De politie Haaglanden spreekt zelf in de Inventarisatie Problematische Jeugdgroepen niet over jeugdbendes maar over jeugdgroepen. In politiejargon staat de term ‘jeugdbendes’ namelijk voor een plusvariant van ‘criminele jeugdgroepen’, een groep die je in Nederland zelden tegenkomt. De Telegraaf hecht aan dit verschil geen waarde. “Jeugdbendes of criminele jeugdgroepen, dat is het zelfde”, reageert Lieke Jongbloed, de schrijfster van het artikel. “In de volksmond worden beide woorden gebruikt.” Dat jeugdbendes ook een stuk sensationeler klinkt, heeft daar niks mee te maken. Frank Weerman is het daar niet me eens: “Het gebruik van het woord ‘bendes’ en ook ‘jeugdbendes’ geeft een extra alarmerende toon aan het artikel. Ik weet dat in dit type onderzoek extra voorwaarden nodig zijn voordat er gesproken mag worden van bendes.”

Kortom
De berichtgeving van De Telegraaf is feitelijk niet onjuist.
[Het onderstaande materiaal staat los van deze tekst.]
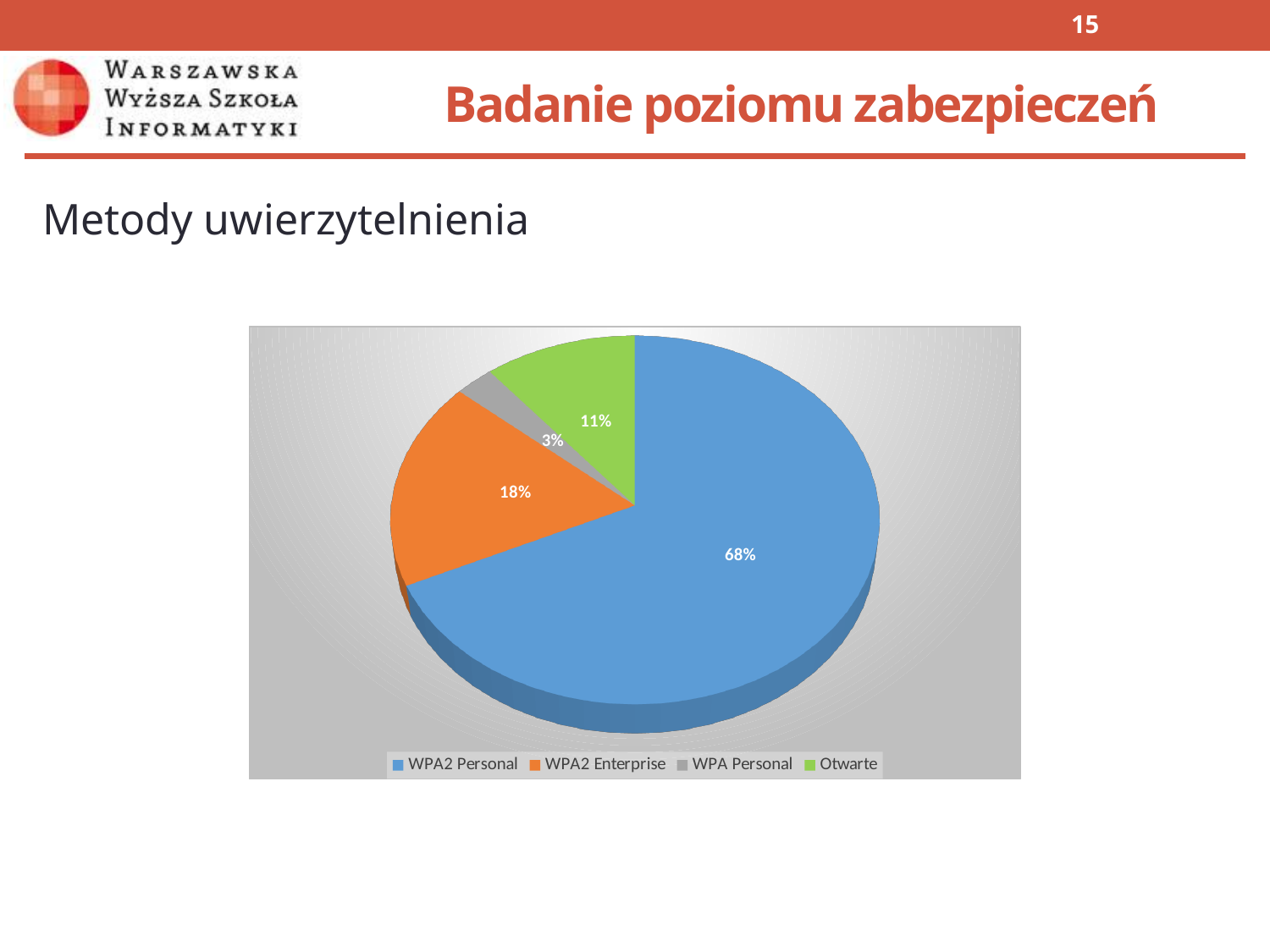
What kind of chart is shown on the slide? Pie chart Which category has the largest slice of the pie? WPA2 Personal How many categories does the pie chart show? 4 What share of the pie does Otwarte have? 11% What share of the pie does WPA2 Personal have? 68% What is the difference in percentage points between WPA2 Personal and WPA2 Enterprise? 50 Which is larger, the share for Otwarte or the share for WPA Personal? Otwarte What is the heading above the chart? Metody uwierzytelnienia Which category has the smallest slice of the pie? WPA Personal What colour is the slice for WPA2 Enterprise? Orange What share of the pie does WPA2 Enterprise have? 18% What share of the pie does WPA Personal have? 3%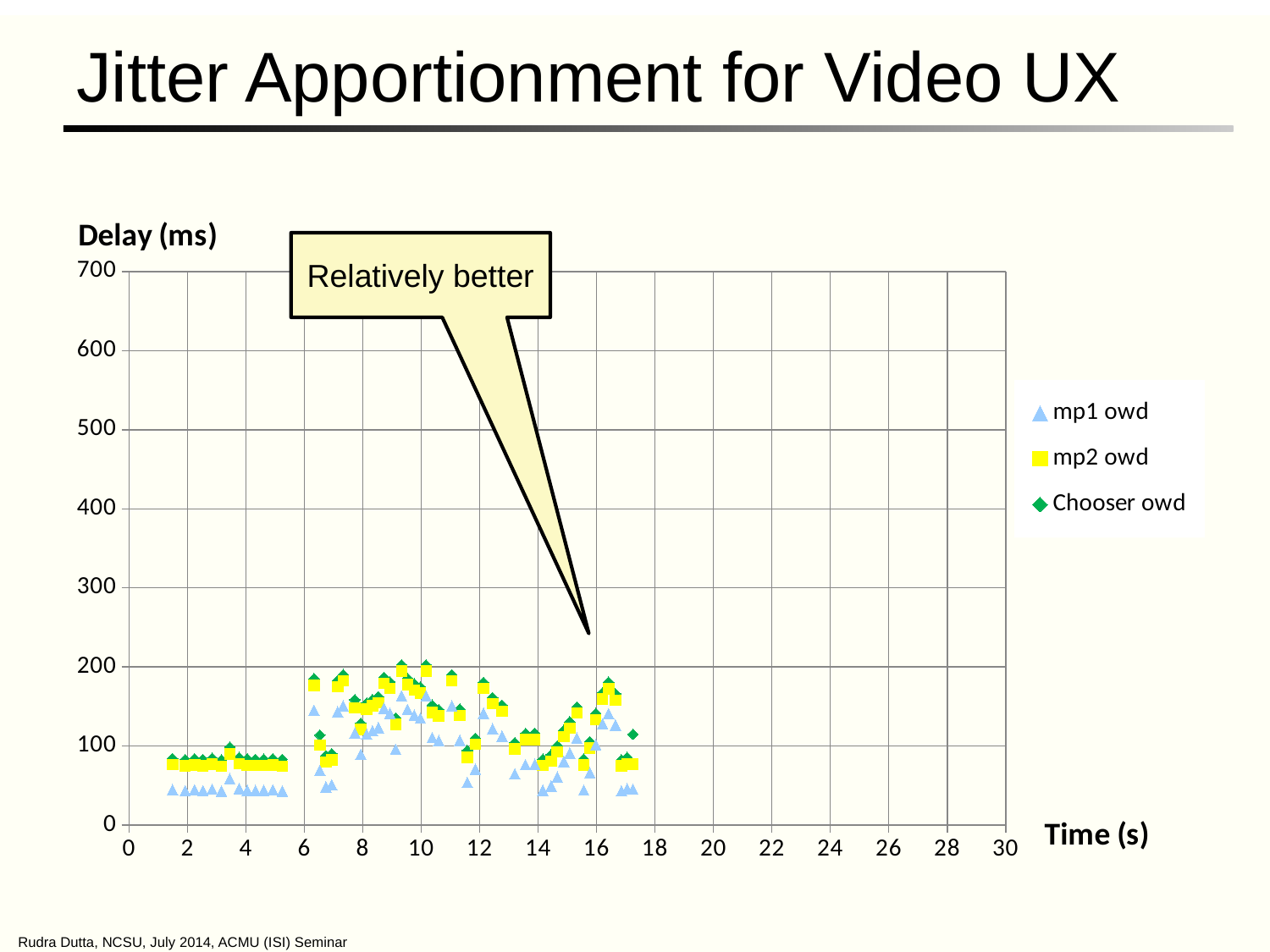
Is the value for mp1 owd at 2 seconds greater or less than 100? less What kind of chart is shown on the slide? scatter chart Do the mp2 owd values rise or fall between about 4 seconds and about 7 seconds? rise What is the maximum value shown on the Time (s) axis? 30 Is the Chooser owd value at about 9 seconds greater or less than 100? greater Which series is plotted with blue triangles? mp1 owd Which series generally has the lowest delay values across the plotted time range? mp1 owd Is the highest Chooser owd value greater or less than 300? less What is the title of the slide containing the chart? Jitter Apportionment for Video UX How many series does the legend list? 3 At about 2 seconds, which series has the larger delay, mp1 owd or mp2 owd? mp2 owd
De keuze voor de vergelijking met de cijfers van 2005 zet het verhaal echter wel in een beperkte context en de keuze voor het woord jeugdbendes laat de kwestie ernstiger klinken dan deze volgens politie en criminologen is. Bendeproblematiek zoals in Amerika is in de Haagse regio nog lang niet te vinden.